:: SHORT TASK ::
Extend the article about Pittsburgh's partnership with the Karmiel-Misgav region of the Galilee, starting right after its final sentence.

:: EXCERPT PROVIDED ::
>>>>>

FEDERATIONS IN ACTION: Pittsburgh community helps Galillee cycle into the future
August 2010: Most Israelis are in agreement that the Galilee is rich in natural beauty, but when it comes to moving to the area or even investing in it, the enthusiasm seems to wane. While the Galilee and Negev comprise 75% of Israel’s landmass, only 30% of Israel’s population lives in those areas. Lack of job opportunities and poor public transportation has had the effect of turning them into a socio-economic periphery as well as a geographic one.
That’s why the Jewish Federation of Greater Pittsburgh’s involvement in the Karmiel-Misgav area in the Central-Lower Galilee is so vital. Since 1995, Pittsburgh has been partnered with the region as part of the Jewish Agency P2K project and has been engaged in activities related to community building, regional development and youth.
According to Marcie Lang, Jewish Federation of Greater Pittsburgh representative and JFNA community representative, one of the major challenges facing the region is trying to stop the exodus of young people. “It’s a great place to raise kids, but once young people finish their army service and come back from their trip abroad, they often move to the center of the country.”
Lang said that there are signs that this trend may slowly reverse itself. She notes that the train from Acre to Karmiel should be complete by 2012, making it easier to commute to places of employment and education.
Currently, though, the partnership is working to accentuate the area’s many positive sides. The Galilee is well-known to tourists as a center for 'slow tourism' - cute bed-and-breakfasts and pleasant nature trails.

<<<<<

:: DATA ::
>>>>>

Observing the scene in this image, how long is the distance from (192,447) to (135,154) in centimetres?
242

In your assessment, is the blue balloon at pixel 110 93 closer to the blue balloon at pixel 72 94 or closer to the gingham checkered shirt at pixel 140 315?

<<<<<

:: RESPONSE ::
The "P2K Trail,” where visitors can hike or bike at will, is one of the projects operated by the partnership with the objective of strengthening the Karmiel-Misgav region from a tourism and demographic standpoint as well as allowing the Pittsburgh Jewish community to play an important role in the region's advancement.
According to Linda Simon and Skip Grinberg, Chairs of Partnership 2000 for the Jewish Federation of Greater Pittsburgh: "The Partnership studied the needs and created the dream, vision and practical process which led to the development of the P2K Bike trail. On behalf of Pittsburgh, this is a dream fulfilled and we're very excited to see the plans for use of the trail."
The full trail stretches from Karmiel, the urban center of the region with a variety of pleasantly shaded corners and parks, to Misgav, composed of 35 residential communities and villages, of which six are Bedouin villages and the remaining 29 are Jewish communities. A trip along the trail affords visitors a real survey of the area.
There are a number of access and exit points, allowing visitors to choose their own way through, taking into account the degree of difficulty of a specific path and the time they have available. Future projects in the planning are the amenities: bike rentals, riding instruction, on-trail meals and nearby accommodation. One place to stay is the Aluteva guesthouse which on weekdays caters to families that include a special needs family member, while on the weekend it opens its doors to the general public. Guests enjoy the atmosphere and simultaneously contribute to a worthy cause.
Besides for working to support the trail, the Pittsburgh Jewish community has already actively enjoyed the developments in the area. Last year, Karmiel-Misgav residents joined the partnership’s steering committee and community lay leaders on a group cycle through the trail.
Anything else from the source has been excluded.